------ TESTO FORNITO
Era l’aprile del 2020, erano trascorsi trenta giorni dall’inizio del primo lockdown e il mondo dello sport si interrogava su come e quando poter riprendere le sue attività. Le informazioni, così come le conoscenze, allora erano ancora poche; la voglia di provarci cozzava contro un avversario che tutti le discipline fin lì non avevamo mai affrontato e che adesso sembrava mettere a rischio la loro stessa sopravvivenza. Anche per chi, come il rugby, era solito rialzarsi dopo qualsiasi placcaggio.

Distanziamento e rugby, un binomio impossibile

La parola d’ordine di quei giorni era distanziamento. Scienziati e dipartimenti si misero all’opera per capire quali sport potessero arrivare prima degli altri a un compromesso con il Covid e su quella ipotizzare le prime strategie di ripartenza. Si capì che l’attività indoor era la più complicata, che la sanificazione degli ambienti diventava ora imperativa e che tra tutti gli sport ce n’era uno che più degli altri si presentava incompatibile con la pandemia: il rugby.
------------
*COMPITO A*
Secondo il testo sul rugby e il Covid, quale tipo di attività si rivelò la più complicata?
*COMPITO B*
Spiega, in base al testo sul rugby e il Covid, perché scienziati e dipartimenti si misero all'opera.
*COMPITO C*
Prosegui il testo sul rugby e il Covid a partire dalla sua ultima frase.
I record che seguono non sono necessari.
------ DATI ARCHIVIATI
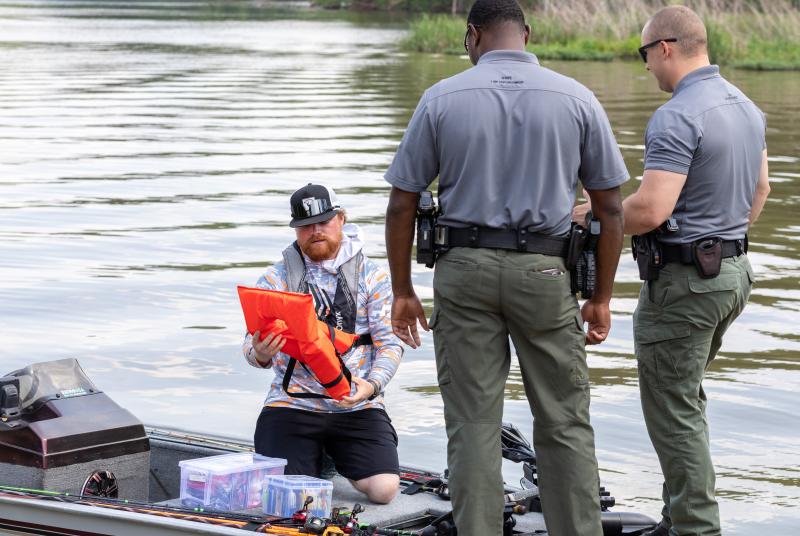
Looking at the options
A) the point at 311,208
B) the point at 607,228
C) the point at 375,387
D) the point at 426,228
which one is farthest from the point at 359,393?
the point at 607,228

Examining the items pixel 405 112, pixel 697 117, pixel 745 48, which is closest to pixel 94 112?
pixel 405 112

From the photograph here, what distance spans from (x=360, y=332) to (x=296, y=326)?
51 cm

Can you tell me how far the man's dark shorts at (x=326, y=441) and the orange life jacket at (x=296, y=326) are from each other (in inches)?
9.5

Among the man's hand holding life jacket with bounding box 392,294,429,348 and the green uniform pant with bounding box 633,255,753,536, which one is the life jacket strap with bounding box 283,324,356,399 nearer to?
the man's hand holding life jacket with bounding box 392,294,429,348

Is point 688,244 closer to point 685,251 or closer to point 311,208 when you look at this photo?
point 685,251

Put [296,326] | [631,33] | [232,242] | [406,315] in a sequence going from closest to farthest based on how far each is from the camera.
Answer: [406,315]
[296,326]
[232,242]
[631,33]

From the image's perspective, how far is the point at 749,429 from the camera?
771 cm

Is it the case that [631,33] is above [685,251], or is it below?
below

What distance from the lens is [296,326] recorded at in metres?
5.02

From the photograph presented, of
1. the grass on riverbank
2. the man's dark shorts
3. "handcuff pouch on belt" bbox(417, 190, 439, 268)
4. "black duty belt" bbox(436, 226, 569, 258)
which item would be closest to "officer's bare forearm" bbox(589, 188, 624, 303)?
"black duty belt" bbox(436, 226, 569, 258)

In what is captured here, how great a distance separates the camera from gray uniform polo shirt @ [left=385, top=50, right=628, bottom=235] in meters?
4.37

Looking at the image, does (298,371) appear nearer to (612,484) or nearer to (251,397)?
(612,484)

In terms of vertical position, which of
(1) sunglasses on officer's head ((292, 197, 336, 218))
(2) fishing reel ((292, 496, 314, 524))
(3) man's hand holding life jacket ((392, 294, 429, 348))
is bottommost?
(2) fishing reel ((292, 496, 314, 524))

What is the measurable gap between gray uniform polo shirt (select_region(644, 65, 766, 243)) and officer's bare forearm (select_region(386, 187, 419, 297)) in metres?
0.89
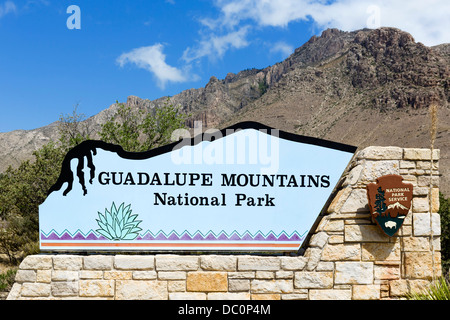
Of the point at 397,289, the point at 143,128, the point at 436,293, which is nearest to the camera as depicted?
the point at 436,293

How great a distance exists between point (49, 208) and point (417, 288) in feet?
20.4

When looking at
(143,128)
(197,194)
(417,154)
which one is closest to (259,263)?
(197,194)

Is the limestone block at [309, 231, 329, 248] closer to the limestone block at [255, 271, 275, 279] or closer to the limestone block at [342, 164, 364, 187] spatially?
the limestone block at [255, 271, 275, 279]

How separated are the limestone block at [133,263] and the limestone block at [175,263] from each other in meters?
0.11

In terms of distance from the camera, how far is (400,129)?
54188mm

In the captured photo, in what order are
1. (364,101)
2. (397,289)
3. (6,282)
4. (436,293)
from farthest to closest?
(364,101) < (6,282) < (397,289) < (436,293)

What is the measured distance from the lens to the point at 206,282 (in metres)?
6.02

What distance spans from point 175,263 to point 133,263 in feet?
2.24

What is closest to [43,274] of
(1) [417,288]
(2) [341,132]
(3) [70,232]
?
(3) [70,232]

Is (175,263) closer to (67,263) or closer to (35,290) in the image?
(67,263)

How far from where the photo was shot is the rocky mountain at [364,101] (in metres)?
54.0

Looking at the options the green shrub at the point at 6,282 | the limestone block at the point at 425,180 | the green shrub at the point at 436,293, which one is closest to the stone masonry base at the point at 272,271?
the green shrub at the point at 436,293

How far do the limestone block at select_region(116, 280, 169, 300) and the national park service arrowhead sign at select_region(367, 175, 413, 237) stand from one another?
361cm
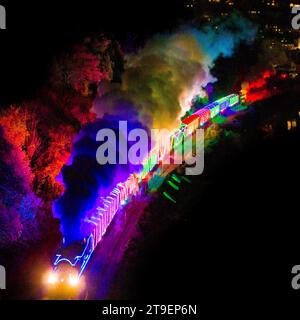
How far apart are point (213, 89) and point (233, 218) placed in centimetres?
773

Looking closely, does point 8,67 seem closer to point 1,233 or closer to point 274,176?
point 1,233

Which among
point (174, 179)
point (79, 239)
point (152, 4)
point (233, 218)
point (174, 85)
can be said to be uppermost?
point (152, 4)

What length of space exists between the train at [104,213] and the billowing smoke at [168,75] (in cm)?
84

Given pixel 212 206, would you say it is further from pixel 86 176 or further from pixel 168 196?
pixel 86 176

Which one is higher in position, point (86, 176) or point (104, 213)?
point (86, 176)

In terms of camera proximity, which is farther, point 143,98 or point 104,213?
point 143,98

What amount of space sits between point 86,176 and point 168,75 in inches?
206

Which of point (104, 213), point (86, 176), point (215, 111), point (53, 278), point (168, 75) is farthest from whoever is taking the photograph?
point (215, 111)

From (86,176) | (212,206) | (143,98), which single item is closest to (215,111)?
(143,98)

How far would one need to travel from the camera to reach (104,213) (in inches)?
466

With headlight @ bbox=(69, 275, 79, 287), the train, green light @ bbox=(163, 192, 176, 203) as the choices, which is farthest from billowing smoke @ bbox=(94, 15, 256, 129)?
headlight @ bbox=(69, 275, 79, 287)

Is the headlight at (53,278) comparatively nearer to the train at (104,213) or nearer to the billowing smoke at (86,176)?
the train at (104,213)

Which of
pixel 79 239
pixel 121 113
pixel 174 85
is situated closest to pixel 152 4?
pixel 174 85

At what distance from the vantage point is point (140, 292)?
1041 centimetres
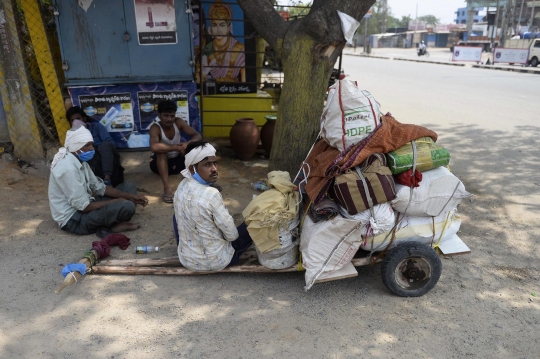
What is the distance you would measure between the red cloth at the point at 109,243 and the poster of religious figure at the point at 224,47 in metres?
4.04

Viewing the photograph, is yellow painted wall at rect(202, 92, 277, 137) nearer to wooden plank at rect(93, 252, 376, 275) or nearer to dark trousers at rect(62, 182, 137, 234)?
dark trousers at rect(62, 182, 137, 234)

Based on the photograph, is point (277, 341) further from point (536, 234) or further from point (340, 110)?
point (536, 234)

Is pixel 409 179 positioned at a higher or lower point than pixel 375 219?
higher

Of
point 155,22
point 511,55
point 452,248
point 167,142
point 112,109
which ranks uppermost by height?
point 155,22

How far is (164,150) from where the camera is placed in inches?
205

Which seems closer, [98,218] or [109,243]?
[109,243]

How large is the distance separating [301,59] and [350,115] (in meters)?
1.32

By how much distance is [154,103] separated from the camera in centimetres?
603

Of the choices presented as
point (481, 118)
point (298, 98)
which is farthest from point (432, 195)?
point (481, 118)

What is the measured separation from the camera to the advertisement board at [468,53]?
28.6 meters

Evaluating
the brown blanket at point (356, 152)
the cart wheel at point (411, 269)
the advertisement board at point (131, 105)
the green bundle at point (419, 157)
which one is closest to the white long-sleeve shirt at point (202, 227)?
the brown blanket at point (356, 152)

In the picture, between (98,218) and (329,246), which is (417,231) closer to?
(329,246)

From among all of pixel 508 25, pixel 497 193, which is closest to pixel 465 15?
pixel 508 25

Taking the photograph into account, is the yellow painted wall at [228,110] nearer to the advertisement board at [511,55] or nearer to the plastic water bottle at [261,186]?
the plastic water bottle at [261,186]
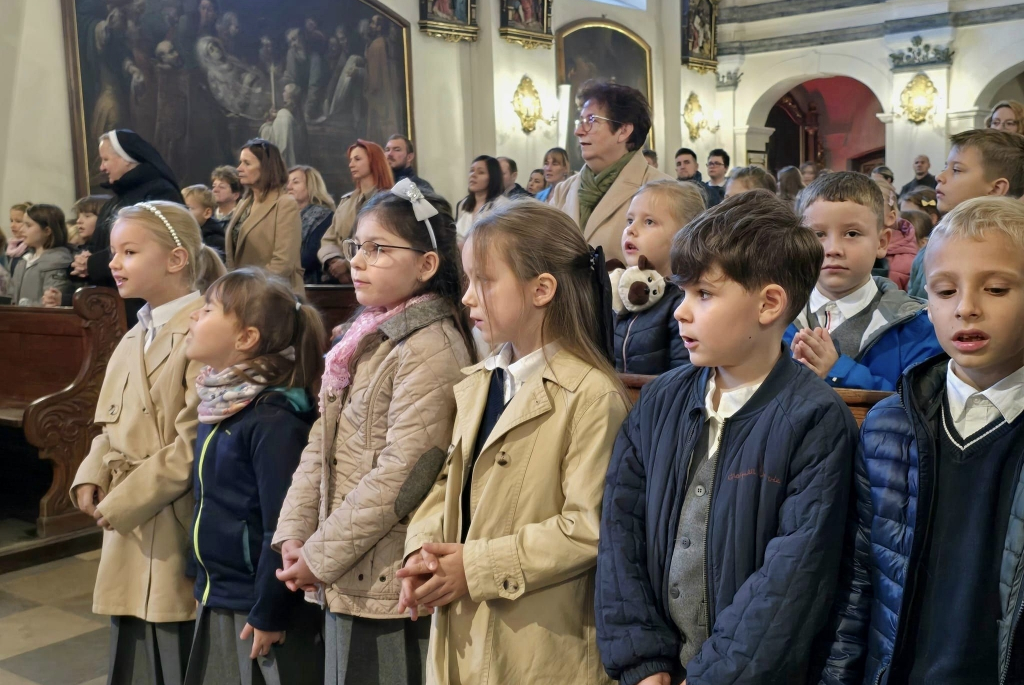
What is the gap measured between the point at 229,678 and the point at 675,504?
156 cm

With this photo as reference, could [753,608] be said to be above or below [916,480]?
below

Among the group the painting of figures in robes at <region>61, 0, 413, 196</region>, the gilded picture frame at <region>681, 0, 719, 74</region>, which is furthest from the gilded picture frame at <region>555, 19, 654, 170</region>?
the painting of figures in robes at <region>61, 0, 413, 196</region>

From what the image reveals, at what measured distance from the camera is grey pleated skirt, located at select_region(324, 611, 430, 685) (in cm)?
242

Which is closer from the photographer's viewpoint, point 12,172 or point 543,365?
point 543,365

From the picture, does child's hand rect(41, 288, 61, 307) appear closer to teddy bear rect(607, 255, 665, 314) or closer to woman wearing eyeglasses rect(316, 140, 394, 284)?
woman wearing eyeglasses rect(316, 140, 394, 284)

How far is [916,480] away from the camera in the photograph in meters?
1.57

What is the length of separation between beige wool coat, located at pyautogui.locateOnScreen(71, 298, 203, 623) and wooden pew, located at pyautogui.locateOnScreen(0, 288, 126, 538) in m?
Result: 2.00

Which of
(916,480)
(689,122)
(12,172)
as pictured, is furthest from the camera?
(689,122)

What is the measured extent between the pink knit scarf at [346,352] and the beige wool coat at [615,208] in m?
1.15

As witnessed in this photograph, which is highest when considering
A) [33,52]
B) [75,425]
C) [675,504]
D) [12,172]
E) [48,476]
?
[33,52]


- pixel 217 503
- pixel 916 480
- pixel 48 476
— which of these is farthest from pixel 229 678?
pixel 48 476

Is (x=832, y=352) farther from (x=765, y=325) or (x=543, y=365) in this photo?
(x=543, y=365)

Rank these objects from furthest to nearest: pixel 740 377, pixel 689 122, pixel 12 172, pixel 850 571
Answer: pixel 689 122 → pixel 12 172 → pixel 740 377 → pixel 850 571

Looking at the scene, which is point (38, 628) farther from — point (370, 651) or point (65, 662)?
point (370, 651)
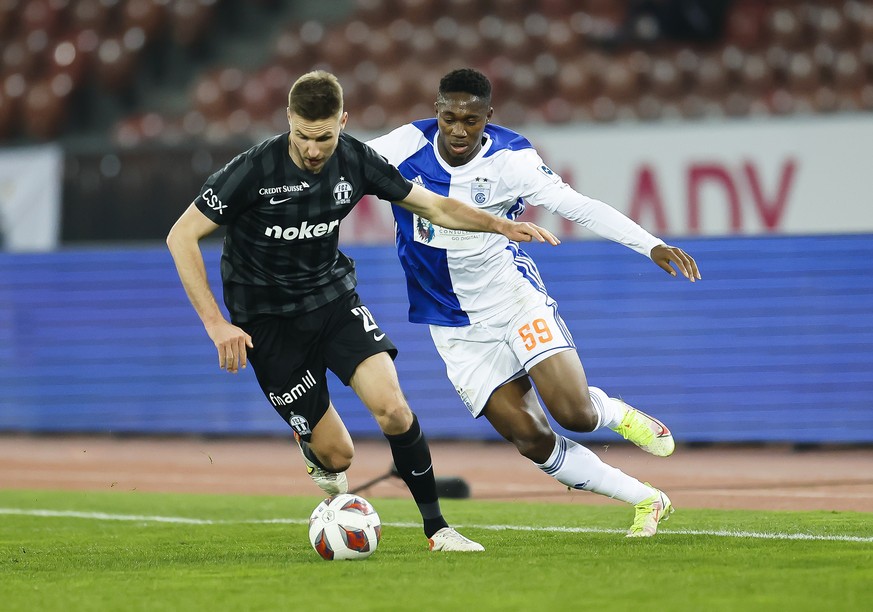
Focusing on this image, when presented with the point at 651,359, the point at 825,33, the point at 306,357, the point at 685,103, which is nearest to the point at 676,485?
→ the point at 651,359

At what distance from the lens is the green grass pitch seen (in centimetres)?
490

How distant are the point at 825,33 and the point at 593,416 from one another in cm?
959

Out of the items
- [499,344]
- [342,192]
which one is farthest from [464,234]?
[342,192]

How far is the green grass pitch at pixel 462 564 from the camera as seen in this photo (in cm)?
490

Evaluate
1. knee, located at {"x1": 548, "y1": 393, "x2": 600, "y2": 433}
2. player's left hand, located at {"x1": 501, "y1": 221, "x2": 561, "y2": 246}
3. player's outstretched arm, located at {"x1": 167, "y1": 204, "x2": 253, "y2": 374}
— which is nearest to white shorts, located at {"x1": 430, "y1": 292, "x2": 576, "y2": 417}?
knee, located at {"x1": 548, "y1": 393, "x2": 600, "y2": 433}

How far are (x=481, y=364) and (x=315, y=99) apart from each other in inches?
71.0

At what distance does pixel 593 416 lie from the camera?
6.64 m

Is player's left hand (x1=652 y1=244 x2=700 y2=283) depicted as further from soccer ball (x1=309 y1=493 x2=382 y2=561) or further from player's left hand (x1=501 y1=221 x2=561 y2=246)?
soccer ball (x1=309 y1=493 x2=382 y2=561)

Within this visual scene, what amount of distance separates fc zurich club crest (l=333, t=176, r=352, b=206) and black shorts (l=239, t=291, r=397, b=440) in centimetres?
56

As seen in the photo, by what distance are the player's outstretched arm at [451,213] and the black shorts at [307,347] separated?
24.3 inches

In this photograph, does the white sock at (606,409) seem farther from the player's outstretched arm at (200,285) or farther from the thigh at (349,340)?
the player's outstretched arm at (200,285)

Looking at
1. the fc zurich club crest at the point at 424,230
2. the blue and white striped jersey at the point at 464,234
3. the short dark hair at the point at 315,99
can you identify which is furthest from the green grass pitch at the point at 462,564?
the short dark hair at the point at 315,99

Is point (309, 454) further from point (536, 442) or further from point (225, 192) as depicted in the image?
point (225, 192)

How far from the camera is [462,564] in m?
5.80
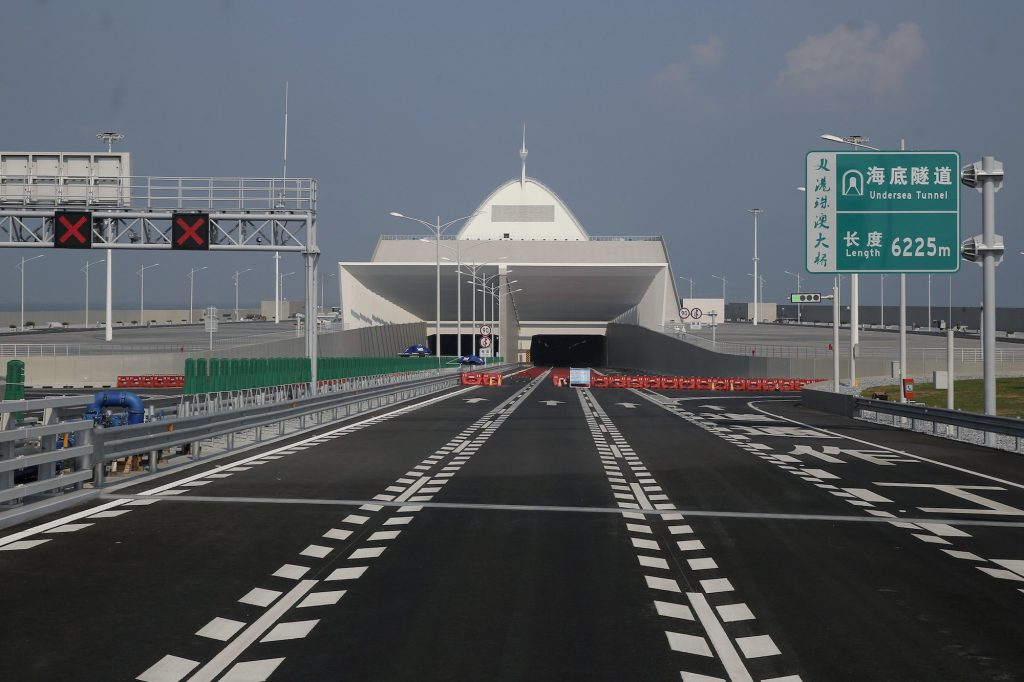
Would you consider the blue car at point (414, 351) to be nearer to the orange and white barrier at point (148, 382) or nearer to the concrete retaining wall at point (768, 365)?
A: the concrete retaining wall at point (768, 365)

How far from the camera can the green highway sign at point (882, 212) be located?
2983cm

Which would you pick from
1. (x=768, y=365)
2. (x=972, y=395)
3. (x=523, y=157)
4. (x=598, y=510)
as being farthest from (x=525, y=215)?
(x=598, y=510)

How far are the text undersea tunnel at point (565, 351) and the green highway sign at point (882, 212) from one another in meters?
133

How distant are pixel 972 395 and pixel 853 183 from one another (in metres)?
20.7

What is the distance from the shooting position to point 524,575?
9.58 meters

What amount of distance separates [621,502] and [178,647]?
823 cm

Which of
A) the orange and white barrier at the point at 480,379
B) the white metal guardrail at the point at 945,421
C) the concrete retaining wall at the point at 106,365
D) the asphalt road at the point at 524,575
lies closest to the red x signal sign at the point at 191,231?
the asphalt road at the point at 524,575

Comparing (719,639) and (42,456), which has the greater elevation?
(42,456)

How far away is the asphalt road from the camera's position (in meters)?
6.93

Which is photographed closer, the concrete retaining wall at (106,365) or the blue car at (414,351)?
the concrete retaining wall at (106,365)

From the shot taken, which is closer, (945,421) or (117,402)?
(117,402)

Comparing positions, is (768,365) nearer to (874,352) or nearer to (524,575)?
(874,352)

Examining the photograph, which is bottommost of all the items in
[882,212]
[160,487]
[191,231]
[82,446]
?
[160,487]

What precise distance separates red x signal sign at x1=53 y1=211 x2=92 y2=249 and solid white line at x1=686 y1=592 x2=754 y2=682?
29.0 metres
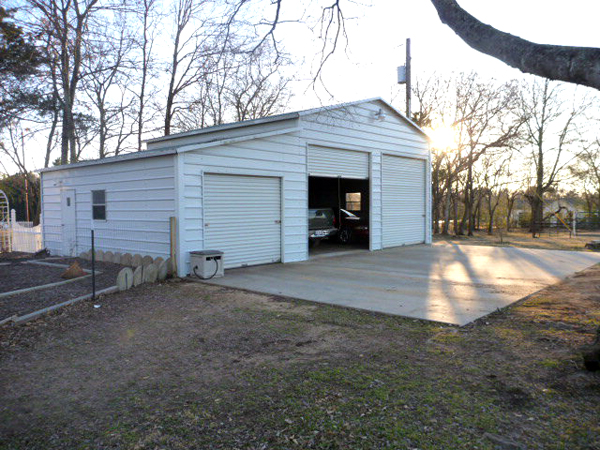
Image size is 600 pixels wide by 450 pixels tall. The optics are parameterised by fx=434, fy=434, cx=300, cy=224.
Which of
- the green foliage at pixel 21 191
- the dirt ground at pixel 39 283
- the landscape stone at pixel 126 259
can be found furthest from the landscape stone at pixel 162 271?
------------
*RISPOSTA A*
L'attività indoor.

*RISPOSTA B*
Volevano capire quali sport potessero arrivare prima degli altri a un compromesso con il Covid. Su quella base intendevano ipotizzare le prime strategie di ripartenza.

*RISPOSTA C*
Rugby e distanziamento son termini in antitesi tra loro. Sport fondato sul contatto, il rugby pagò a caro prezzo uno stop che per lui durò più che per gli altri. Il mitico Trofeo Topolino si trovò costretto per la seconda volta in quasi sessant’anni di storia a dover cancellare l’edizione di quell’anno, il resto dell’attività non aveva alcuna informazione su cui provare a immaginare una ripresa e gli allenamenti – privati del contatto – proseguirono più per dovere di conta, ostinazione a non mollare, impegno preso a non mollare e a non abbandonare.

Il leit motiv di quel primo lockdown raccontava di un Covid la cui azione livellatrice non faceva sconti. E invece col tempo capimmo che non era così, e che alcune realtà finirono col pagare un prezzo più alto. Anche nel rugby. La pandemia infatti placcò duramente un progetto federale avviato più di dieci anni prima con l’intenzione di voler portare quello sport all’interno degli Istituti penitenziari e che in breve era riuscito ad attecchire a Torino, Bologna, Roma e altri istituti penitenziari.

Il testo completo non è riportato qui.